:: TUGAS ::
Tuliskan semua bank sentral yang disebut dalam penggalan teks tentang suku bunga.

:: PENGGALAN TEKS ::

Bank Sentral Eropa (ECB) akan bertemu pada hari Kamis, dan para pedagang telah mulai menilai kembali posisi mereka setelah laporan Reuters mengindikasikan bahwa pembuat kebijakan ECB memperkirakan inflasi di 20 negara zona euro akan tetap di atas 3% tahun depan, memperkuat kemungkinan kenaikan suku bunga kesepuluh berturut-turut.
Bank of England diperkirakan masih akan menambah 14 kenaikan suku bunga sejak akhir tahun 2021 ketika para pengambil kebijakan bertemu minggu depan, menaikkan suku bunga menjadi 5,5% dari 5,25%.
Perekonomian belum memasuki resesi seperti yang dikhawatirkan, pertumbuhan upah menunjukkan sedikit tanda-tanda perlambatan, dan para ahli statistik resmi telah meningkatkan data secara tajam untuk menunjukkan bahwa Inggris pulih lebih awal dari COVID-19 dibandingkan perkiraan sebelumnya.
Dari sentimen internal, para ekonom memproyeksikan Bank Indonesia (BI) akan mulai menurunkan suku bunga acuannya di tahun 2024 tepatnya kuartal kedua.
Salah satu penyebabnya adalah stabilnya perekonoimian AS dan inflasi yang terkendali dan mendekati 2%. Selain itu, pergeseran proyeksi ini dikarenakan nilai tukar rupiah terhadap dolar AS yang kembali melemah.
“Pasalnya, ini akan berdampak pada Imported inflation (inflasi impor). Sehingga, suku bunga acuan BI yang saat ini berada di level 5,75% harus dipertahankan,” ujar Ibrahim.

:: KUMPULAN DATA ::
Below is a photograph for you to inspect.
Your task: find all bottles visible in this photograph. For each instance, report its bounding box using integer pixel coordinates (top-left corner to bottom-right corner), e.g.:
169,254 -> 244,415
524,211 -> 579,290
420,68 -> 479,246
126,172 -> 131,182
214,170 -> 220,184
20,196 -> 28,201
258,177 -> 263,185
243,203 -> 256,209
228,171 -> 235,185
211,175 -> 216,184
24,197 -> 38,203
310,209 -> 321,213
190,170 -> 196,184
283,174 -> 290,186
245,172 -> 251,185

:: JAWABAN ::
- Bank Sentral Eropa (ECB)
- Bank of England
- Bank Indonesia (BI)